→ **Work item**
A complete, exact copy of the records is needed here.

(Records from a data source)
▼▼▼

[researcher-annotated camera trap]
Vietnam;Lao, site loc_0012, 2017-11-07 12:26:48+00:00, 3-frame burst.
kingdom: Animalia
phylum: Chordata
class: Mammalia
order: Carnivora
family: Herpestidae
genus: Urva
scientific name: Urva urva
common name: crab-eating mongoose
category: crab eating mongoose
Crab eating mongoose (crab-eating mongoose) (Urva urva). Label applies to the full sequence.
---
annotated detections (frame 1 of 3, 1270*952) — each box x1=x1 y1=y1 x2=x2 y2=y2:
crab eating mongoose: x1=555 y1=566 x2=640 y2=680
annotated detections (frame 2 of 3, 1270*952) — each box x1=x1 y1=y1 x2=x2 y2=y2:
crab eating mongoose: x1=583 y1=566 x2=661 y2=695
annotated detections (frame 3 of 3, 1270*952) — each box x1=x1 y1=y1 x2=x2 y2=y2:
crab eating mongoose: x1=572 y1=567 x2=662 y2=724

▲▲▲

→ **Answer for the task**
[researcher-annotated camera trap]
Vietnam;Lao, site loc_0012, 2017-11-07 12:26:48+00:00, 3-frame burst.
kingdom: Animalia
phylum: Chordata
class: Mammalia
order: Carnivora
family: Herpestidae
genus: Urva
scientific name: Urva urva
common name: crab-eating mongoose
category: crab eating mongoose
Crab eating mongoose (crab-eating mongoose) (Urva urva). Label applies to the full sequence.
---
annotated detections (frame 1 of 3, 1270*952) — each box x1=x1 y1=y1 x2=x2 y2=y2:
crab eating mongoose: x1=555 y1=566 x2=640 y2=680
annotated detections (frame 2 of 3, 1270*952) — each box x1=x1 y1=y1 x2=x2 y2=y2:
crab eating mongoose: x1=583 y1=566 x2=661 y2=695
annotated detections (frame 3 of 3, 1270*952) — each box x1=x1 y1=y1 x2=x2 y2=y2:
crab eating mongoose: x1=572 y1=567 x2=662 y2=724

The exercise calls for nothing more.